§ Document
++++++++

GB2147658A

GB2147658A - I.c. engine mixture intake manifold

Info

Publication number: GB2147658A
Application number: GB08326973A
Authority: GB
Inventors: Robert Andrew Shackleton
Original assignee: Ford Motor Co
Current assignee: Ford Motor Co
Priority date: 1983-10-08
Filing date: 1983-10-08
Publication date: 1985-05-15
Also published as: DE3435786A1; GB2147658B; GB8326973D0; DE3435786C2; WO1985001778A1

Abstract

An engine intake manifold has ribs (18) extending along the internal walls (16) of the manifold passages (12) leading from the riser block (10) to the engine cylinders. Liquid fuel which is present in the manifold passages (12) is blown along the passages (12) by the flowing vapour which flows across the ribs (18), and is blown off the tops of the ribs to become vapourised before it reaches the engine.

Description

SPECIFICATION Engine intake manifold In a carburetted internal combustion engine, an intake manifold is used to convey a fuel/air mixture from a carburettor to the engine cylinders. The carburettor produces a mixture of fuel and air, and this mixture is drawn along intake manifold passages by the suction produced by piston displacement.

As the vapourised fuel passes along the manifold passages, there is a tendency for the fuel to condense on the internal walls of the manifold.

This is a particular problem when the engine is cold, and has an adverse effect on fuel consumption.

According to the invention, there is provided an engine intake manifold in which the internal walls of the passages which, in use, lead from a carburettor to the engine cylinders are provided with ribs arranged so that the fuel/air mixture flowing along the passages has to flow across the ribs.

The fuel/air mixture in fact flows along the manifold passages in a helical path, although the pitch of the helix changes as the throttle opening changes, and is smallest when the throttle opening is small. The ribs can thus be arranged so that they extend substantially parallel to the passage axis or, preferably, in a helix of opposite hand to that followed by the fuel/air mixture.

The liquid fuel in the manifold passages is driven along a helical path by the flowing fuel vapour. As the liquid reaches a rib, it is driven up the leading slope of the rib and is then projected from the top of the rib, so that it escapes from contact with the manifold wall in the form of droplets and the chances of vapourising this fuel are thereby enhanced.

The ribs preferably have a sharp tip, and may for example be of triangular cross-section. In addition, or alternatively to ribs which are continuous between the ends of the passages, annular ribs may be used which extend around the internal circumference of the passage.

++++++++

§ Work to do
1. Retype the part of the manifold patent between "Description" and "on fuel consumption.", inclusive.
2. In the manifold patent, what cross-section is given as an example for the ribs?
The listing after this point comes from an unrelated source.

§ Given information
++++++++

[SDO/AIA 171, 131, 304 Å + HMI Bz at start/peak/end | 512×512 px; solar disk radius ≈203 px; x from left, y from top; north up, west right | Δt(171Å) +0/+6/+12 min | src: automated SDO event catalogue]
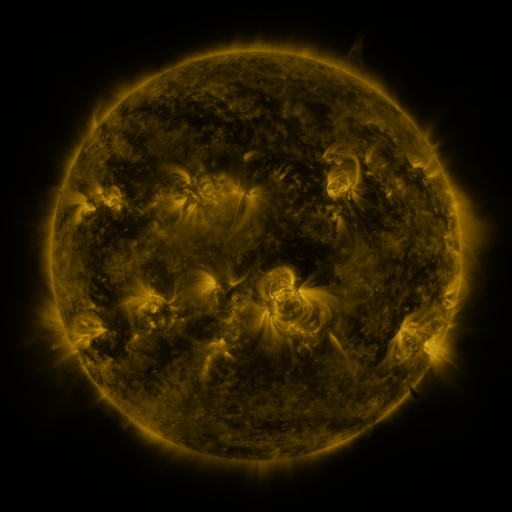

++++++++

§ Answers to the exercise
1.
Description

SPECIFICATION Engine intake manifold In a carburetted internal combustion engine, an intake manifold is used to convey a fuel/air mixture from a carburettor to the engine cylinders. The carburettor produces a mixture of fuel and air, and this mixture is drawn along intake manifold passages by the suction produced by piston displacement.

As the vapourised fuel passes along the manifold passages, there is a tendency for the fuel to condense on the internal walls of the manifold.

This is a particular problem when the engine is cold, and has an adverse effect on fuel consumption.

2. Triangular.